You're looking at the sheet of paper on your desk, or the engineer's redlines as you type to make sure you carefully capture all of the important context. You reach back for your mouse to click ok... but then you realize that nothing has happened. The original text is still sitting there. Unaffected. Mocking you. Laughing at you.
So you hit Escape to start over - somehow thinking there was some mistake. Now Revit wants to know if you really want to save the changes to your text. Wait, what? What changes? You haven't changed anything. Frantically stabbing the Escape key does no good. It's as though someone has put a sticker on your screen that looks like an error message. You end up in a loop of rage clicking and escaping over and over again expecting logic to engage at some point and let you out of the hell that has become this editing session.

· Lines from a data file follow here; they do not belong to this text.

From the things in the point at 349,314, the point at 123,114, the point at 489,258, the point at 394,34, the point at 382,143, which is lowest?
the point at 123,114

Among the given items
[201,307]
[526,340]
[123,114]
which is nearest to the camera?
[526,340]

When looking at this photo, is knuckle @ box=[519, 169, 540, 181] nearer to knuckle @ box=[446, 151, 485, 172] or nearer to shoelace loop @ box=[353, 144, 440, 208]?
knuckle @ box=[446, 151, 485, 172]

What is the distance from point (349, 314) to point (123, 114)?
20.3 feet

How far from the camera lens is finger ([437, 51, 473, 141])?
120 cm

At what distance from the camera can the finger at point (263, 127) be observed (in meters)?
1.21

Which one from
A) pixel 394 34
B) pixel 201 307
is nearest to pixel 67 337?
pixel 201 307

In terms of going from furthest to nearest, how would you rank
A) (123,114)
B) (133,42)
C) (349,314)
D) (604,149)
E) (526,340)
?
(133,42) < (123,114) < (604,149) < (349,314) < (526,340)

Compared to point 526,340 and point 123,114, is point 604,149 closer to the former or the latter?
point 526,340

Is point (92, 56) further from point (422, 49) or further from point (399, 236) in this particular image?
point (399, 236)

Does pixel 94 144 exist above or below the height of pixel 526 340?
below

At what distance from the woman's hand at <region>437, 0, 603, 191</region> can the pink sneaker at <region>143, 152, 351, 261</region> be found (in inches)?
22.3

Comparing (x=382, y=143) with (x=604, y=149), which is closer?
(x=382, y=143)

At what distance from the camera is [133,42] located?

So you find your mouse again. You click No to indicate that you don't want to keep any of the changes that you didn't make. You double click the text again. Now you have to look back at your keyboard to find the backspace button... somewhere in the North 40 by the F12 and Prt Scr keys. God, finally, an empty text box. But now the mouse has moved the cursor a little ways away from it, so when you finally find where you were in your notes, and you've re-typed them your eyes swim back into focus on your screen to discover... yes, an empty text field. Again.
Fate has taught you the folly of the Escape key, and since you're a smart monkey you don't fall for that trap again.
You simply give in to the idea that Revit does not edit text. At all. It actually hates the idea. So you delete all of the text in your drawing and just make new, unique versions of each piece, never to bother with the fussy notion of trying to edit any of it, ever again.